>> Start Input for this task

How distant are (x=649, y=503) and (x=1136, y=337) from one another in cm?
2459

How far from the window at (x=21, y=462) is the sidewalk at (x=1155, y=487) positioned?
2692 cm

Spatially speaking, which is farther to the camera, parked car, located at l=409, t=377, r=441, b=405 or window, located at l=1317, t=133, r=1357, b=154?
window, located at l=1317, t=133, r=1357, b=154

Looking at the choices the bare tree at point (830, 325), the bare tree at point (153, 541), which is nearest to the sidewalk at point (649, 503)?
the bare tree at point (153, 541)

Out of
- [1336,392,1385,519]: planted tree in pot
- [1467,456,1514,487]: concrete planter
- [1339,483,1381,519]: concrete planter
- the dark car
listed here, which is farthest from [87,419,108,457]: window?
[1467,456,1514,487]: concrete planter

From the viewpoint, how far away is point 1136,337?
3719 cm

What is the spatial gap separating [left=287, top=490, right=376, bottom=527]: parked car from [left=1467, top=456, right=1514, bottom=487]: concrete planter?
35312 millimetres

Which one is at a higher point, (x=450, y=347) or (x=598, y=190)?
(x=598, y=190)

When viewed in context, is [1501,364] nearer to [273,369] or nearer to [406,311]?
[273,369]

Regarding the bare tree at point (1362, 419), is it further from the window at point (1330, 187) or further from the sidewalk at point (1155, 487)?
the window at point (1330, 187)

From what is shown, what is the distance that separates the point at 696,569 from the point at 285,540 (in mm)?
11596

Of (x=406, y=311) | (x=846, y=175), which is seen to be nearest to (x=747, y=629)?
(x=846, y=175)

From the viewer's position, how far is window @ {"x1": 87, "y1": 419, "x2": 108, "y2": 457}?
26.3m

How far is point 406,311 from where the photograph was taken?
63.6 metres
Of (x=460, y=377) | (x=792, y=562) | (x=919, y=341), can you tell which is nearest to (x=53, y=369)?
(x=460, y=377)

>> End Input for this task
>> Start Input for this task

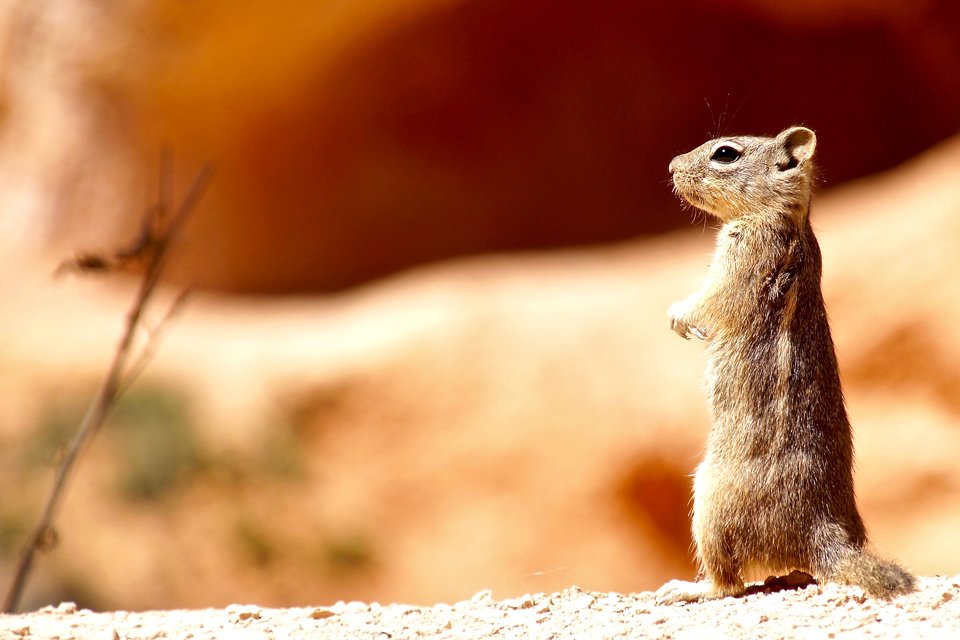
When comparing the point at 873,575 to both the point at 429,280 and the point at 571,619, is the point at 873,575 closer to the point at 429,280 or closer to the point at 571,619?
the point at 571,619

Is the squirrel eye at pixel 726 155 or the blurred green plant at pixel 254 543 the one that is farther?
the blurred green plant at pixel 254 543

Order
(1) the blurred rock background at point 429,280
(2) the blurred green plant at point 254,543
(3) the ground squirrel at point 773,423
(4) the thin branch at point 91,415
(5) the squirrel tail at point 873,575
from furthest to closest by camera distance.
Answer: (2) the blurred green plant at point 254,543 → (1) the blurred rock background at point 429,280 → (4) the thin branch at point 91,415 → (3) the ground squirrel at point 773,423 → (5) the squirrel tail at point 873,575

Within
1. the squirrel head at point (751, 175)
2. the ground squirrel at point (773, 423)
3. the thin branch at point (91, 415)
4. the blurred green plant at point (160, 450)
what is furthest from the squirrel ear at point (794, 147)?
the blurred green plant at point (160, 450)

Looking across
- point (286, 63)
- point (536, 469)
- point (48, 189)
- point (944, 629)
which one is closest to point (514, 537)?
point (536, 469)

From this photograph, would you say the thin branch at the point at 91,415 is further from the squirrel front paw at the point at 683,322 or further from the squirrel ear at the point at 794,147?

>> End Input for this task
>> Start Input for this task

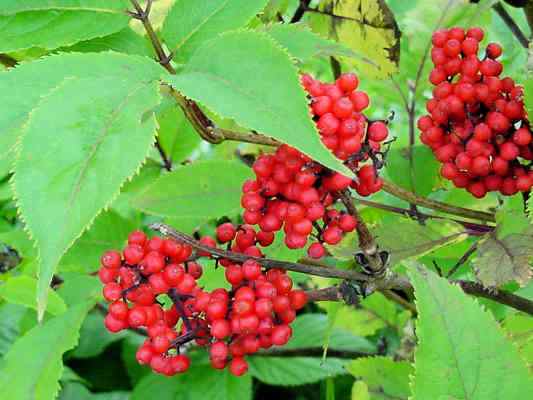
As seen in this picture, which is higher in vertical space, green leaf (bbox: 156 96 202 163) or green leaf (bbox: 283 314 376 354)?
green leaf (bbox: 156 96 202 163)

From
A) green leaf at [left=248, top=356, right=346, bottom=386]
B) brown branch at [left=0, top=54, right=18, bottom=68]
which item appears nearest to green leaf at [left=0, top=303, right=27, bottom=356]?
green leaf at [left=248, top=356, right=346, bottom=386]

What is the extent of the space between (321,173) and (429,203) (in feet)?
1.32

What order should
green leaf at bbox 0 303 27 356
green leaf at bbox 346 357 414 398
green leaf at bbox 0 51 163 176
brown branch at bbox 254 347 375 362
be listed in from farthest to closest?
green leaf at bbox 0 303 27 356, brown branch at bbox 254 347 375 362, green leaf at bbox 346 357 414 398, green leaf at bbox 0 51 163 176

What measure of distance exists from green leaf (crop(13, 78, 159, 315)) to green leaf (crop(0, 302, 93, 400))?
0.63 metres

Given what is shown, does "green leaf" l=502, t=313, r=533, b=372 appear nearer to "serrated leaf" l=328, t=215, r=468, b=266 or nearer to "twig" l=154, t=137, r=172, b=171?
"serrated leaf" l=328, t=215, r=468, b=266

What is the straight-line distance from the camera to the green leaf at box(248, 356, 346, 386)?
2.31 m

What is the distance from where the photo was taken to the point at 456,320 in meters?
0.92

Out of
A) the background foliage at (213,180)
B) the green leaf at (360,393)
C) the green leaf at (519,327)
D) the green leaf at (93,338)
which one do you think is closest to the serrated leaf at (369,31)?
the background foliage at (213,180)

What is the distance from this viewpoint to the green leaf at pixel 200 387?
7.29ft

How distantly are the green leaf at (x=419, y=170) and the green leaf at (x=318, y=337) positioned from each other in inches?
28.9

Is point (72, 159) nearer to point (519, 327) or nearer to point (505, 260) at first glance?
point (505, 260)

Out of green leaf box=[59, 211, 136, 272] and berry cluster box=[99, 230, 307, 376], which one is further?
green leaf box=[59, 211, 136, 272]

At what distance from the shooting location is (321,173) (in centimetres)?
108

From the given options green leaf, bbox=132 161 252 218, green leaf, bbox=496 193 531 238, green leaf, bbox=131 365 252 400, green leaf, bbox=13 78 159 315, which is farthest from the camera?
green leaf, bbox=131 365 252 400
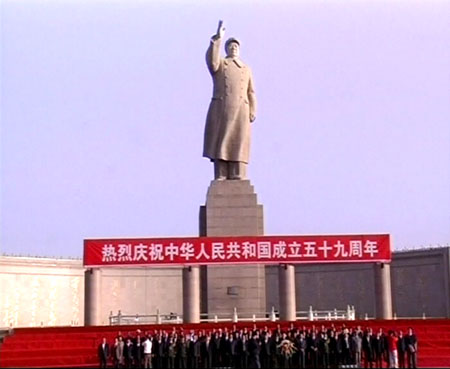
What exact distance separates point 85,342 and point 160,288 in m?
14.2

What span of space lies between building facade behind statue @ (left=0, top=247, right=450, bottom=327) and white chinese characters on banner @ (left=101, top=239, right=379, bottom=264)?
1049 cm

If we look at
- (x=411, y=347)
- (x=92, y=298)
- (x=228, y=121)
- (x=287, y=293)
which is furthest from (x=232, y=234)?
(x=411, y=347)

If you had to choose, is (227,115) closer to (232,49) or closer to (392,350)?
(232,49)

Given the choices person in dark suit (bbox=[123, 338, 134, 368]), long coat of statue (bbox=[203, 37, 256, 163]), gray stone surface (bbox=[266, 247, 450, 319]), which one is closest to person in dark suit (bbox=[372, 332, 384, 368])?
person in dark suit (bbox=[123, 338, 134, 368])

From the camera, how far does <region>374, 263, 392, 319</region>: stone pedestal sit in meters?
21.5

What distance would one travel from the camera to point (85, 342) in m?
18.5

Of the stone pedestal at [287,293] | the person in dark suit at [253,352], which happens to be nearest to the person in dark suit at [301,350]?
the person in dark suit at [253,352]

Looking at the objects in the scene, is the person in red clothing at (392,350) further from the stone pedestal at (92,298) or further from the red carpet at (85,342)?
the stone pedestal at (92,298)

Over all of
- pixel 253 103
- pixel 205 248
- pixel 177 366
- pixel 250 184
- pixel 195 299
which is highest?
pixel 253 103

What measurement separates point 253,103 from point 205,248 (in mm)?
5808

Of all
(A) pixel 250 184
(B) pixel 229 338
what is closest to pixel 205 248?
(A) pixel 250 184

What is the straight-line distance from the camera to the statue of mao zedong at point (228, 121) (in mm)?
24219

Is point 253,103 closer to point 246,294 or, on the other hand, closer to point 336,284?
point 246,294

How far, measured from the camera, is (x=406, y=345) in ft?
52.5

>> End Input for this task

> [What is asked] Please copy out the data above word for word, starting with the line that contains "From the viewer's" and going on through the line that contains "63.6 metres", with both of those lines included.

> [Answer to the exercise]
From the viewer's position, how far is window @ {"x1": 87, "y1": 419, "x2": 108, "y2": 457}?
26.3m

How far is point 406,311 from where the photograph was taken?
63.6 metres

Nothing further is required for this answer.